Here take place those searching experiences of the "inner life" which seem moons.h.i.+ne or morbidity to those who have not known them.
The many people who complain that they have no such personal religious experience, that the spiritual world is shut to them, are usually found to have expected this experience to be given to them without any deliberate and sustained effort on their own part. They have lived from childhood to maturity at the little window of consciousness and have never given themselves the opportunity of setting up correspondences with any other world than that of sense. Yet all normal men and women possess, at least in a rudimentary form, some intuition of the transcendental; shown in their power of experiencing beauty or love. In some it is dominant, emerging easily and without help; in others it is latent and must be developed in the right way.

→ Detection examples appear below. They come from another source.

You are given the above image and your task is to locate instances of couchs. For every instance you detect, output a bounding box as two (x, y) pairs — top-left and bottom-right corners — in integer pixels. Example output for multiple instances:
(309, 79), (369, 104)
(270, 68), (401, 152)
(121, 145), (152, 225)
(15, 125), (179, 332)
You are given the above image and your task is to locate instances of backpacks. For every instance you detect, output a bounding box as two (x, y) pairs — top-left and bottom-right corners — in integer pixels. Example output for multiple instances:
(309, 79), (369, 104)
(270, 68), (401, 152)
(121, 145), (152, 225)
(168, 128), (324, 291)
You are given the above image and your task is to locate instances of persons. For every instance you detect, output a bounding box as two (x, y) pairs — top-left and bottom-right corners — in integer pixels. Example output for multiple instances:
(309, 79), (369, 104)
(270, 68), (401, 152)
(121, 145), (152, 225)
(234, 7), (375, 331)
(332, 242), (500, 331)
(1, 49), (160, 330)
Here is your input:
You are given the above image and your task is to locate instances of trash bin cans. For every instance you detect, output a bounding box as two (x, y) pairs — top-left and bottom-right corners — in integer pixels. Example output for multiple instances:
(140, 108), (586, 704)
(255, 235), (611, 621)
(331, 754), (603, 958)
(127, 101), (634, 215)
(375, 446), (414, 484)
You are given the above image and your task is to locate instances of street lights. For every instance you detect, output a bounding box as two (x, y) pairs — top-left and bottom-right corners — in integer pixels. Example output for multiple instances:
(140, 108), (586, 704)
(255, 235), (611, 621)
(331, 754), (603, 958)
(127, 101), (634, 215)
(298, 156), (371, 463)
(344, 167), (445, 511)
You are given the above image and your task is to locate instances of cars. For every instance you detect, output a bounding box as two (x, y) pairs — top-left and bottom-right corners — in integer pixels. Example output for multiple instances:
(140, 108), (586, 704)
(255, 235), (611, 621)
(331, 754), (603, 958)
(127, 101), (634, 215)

In others again it may exist in virtual conflict with a strongly realistic outlook; gathering way until it claims its rights at last in a psychic storm. Its emergence, however achieved, is a part--and for our true life, by far the most important part--of that outcropping and overflowing into consciousness of the marginal faculties which is now being recognized as essential to all artistic and creative activities; and as playing, too, a large part in the regulation of mental and bodily health.